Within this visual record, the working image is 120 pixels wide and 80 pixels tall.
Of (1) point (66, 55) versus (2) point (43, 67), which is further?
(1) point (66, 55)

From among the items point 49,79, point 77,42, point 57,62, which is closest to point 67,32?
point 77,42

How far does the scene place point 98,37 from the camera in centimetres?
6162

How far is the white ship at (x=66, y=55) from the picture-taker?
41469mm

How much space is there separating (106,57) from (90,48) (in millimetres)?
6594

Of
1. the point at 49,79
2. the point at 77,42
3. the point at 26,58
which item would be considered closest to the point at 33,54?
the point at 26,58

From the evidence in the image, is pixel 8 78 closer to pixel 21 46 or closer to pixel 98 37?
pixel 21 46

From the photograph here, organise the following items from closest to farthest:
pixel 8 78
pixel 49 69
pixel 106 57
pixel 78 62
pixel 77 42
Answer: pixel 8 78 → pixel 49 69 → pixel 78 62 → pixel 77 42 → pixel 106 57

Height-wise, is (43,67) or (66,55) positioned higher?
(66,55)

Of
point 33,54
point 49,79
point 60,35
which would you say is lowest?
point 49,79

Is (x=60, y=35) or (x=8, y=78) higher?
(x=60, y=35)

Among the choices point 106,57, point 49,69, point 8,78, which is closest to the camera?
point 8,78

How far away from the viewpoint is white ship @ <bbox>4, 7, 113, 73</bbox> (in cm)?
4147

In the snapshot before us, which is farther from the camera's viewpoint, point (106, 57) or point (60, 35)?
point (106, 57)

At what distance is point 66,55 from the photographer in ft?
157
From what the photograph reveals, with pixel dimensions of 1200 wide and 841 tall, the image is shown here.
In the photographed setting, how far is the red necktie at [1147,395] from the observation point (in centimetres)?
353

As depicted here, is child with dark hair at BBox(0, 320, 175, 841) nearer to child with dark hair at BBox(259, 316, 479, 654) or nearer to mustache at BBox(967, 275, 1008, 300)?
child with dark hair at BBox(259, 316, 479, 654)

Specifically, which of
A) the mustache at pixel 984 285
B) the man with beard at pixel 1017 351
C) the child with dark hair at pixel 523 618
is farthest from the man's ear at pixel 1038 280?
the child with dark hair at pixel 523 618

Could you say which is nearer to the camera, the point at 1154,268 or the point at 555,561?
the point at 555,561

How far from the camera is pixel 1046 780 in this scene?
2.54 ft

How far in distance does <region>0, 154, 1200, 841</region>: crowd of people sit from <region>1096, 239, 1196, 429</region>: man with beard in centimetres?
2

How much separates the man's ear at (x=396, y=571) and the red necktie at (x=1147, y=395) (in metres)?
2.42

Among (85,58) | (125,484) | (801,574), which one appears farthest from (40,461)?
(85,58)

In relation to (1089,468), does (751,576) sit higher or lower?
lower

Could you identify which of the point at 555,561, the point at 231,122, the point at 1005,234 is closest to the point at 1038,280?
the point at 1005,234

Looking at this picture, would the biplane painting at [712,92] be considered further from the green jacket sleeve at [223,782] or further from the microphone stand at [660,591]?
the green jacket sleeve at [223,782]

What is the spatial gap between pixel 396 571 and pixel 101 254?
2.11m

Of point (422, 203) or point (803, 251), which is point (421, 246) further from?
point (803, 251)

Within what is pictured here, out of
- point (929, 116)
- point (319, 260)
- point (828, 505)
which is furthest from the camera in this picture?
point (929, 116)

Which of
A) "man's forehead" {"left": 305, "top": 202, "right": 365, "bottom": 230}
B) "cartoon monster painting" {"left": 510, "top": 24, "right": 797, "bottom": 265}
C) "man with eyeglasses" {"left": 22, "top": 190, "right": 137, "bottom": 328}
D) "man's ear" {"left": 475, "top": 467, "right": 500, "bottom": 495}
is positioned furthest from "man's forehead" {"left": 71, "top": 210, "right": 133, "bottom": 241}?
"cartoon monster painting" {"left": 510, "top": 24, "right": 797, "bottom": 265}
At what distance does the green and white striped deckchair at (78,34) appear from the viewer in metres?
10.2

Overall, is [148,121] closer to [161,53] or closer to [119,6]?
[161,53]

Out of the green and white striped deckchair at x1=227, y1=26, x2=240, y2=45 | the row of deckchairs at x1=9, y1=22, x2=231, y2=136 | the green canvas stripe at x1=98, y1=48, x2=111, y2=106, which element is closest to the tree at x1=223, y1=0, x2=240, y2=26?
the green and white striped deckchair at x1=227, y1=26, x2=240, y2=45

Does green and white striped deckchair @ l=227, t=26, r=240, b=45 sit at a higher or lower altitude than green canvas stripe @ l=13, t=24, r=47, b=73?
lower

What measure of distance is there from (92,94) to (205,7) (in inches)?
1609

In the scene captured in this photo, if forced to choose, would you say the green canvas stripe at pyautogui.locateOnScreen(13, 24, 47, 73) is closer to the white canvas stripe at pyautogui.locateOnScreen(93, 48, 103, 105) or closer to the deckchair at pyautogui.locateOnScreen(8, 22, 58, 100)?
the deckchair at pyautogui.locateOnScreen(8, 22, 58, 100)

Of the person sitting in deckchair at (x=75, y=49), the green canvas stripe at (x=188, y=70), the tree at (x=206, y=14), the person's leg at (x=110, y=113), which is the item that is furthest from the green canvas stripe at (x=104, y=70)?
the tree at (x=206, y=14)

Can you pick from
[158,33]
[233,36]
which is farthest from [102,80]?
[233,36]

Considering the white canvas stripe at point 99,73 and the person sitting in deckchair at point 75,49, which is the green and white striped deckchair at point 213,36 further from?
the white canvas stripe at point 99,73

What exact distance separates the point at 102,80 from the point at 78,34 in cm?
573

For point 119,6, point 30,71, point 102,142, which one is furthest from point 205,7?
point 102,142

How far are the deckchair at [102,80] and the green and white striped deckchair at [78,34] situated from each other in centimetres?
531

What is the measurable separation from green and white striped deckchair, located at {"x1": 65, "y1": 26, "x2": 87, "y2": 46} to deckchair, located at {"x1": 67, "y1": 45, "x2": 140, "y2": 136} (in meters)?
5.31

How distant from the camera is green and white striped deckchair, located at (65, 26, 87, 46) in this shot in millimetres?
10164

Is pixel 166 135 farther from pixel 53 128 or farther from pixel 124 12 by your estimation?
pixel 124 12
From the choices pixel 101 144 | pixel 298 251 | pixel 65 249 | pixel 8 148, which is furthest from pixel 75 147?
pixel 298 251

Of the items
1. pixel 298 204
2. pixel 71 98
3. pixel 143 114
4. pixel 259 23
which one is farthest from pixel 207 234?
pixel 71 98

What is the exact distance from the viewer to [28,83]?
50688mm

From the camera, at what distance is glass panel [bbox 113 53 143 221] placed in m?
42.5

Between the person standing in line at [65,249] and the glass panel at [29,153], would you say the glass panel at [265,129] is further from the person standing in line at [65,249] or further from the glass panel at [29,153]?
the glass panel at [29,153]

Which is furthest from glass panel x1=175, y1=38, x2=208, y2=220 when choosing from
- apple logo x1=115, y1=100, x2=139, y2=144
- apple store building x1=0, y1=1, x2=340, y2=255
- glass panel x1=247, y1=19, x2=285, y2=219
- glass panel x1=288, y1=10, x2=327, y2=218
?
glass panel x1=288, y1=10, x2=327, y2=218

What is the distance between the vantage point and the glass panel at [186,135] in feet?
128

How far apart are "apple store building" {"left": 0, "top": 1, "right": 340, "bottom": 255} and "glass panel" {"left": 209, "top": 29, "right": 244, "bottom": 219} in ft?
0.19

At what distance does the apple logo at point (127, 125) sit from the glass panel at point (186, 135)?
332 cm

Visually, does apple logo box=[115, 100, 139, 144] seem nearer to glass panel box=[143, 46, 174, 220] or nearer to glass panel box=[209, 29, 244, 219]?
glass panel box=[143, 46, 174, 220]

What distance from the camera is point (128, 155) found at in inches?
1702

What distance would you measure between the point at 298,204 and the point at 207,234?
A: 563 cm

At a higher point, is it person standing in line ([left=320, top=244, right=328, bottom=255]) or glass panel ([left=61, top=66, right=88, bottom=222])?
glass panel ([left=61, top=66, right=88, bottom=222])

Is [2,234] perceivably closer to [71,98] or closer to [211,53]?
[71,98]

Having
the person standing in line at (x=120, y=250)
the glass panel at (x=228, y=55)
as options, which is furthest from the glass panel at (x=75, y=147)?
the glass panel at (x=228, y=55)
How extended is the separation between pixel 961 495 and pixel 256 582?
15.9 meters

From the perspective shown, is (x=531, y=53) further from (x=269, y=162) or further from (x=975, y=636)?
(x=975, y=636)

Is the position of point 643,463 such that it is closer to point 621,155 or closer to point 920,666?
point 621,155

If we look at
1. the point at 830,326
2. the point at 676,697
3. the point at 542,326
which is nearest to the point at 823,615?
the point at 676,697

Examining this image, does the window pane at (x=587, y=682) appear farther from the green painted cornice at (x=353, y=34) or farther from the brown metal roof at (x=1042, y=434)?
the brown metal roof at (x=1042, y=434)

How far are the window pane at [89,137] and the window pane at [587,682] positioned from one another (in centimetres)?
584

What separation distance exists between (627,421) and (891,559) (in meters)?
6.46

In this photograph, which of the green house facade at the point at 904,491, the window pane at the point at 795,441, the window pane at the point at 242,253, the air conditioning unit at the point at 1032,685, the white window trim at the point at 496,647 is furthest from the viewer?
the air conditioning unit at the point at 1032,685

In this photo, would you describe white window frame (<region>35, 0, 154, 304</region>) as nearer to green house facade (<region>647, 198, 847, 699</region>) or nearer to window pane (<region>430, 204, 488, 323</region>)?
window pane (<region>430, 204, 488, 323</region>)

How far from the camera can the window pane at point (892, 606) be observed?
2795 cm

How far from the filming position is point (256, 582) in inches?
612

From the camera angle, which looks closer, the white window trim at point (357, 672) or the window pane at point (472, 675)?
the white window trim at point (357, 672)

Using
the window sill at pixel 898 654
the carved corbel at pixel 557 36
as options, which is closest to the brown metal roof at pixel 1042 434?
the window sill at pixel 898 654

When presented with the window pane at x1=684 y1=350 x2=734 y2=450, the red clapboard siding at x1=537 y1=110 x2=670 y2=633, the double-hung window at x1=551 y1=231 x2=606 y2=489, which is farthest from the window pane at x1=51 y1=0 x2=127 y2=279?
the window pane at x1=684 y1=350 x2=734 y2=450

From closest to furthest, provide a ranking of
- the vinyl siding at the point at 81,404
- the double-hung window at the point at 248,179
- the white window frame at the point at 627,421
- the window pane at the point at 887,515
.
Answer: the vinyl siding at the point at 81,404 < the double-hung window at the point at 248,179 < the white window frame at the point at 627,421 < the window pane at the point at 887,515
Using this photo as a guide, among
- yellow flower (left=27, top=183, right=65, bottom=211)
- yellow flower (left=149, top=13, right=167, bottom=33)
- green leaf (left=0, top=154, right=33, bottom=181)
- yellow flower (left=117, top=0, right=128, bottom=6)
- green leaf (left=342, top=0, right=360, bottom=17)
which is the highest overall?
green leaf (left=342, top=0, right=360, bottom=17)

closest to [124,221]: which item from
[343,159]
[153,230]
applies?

========================================

**PROBLEM TO WORK ON**.
Please extract the data from the line containing "closest to [124,221]: which item from" through the final line, reproducing each line without any change.

**COMPLETE OUTPUT**.
closest to [124,221]: which item from
[343,159]
[153,230]
applies?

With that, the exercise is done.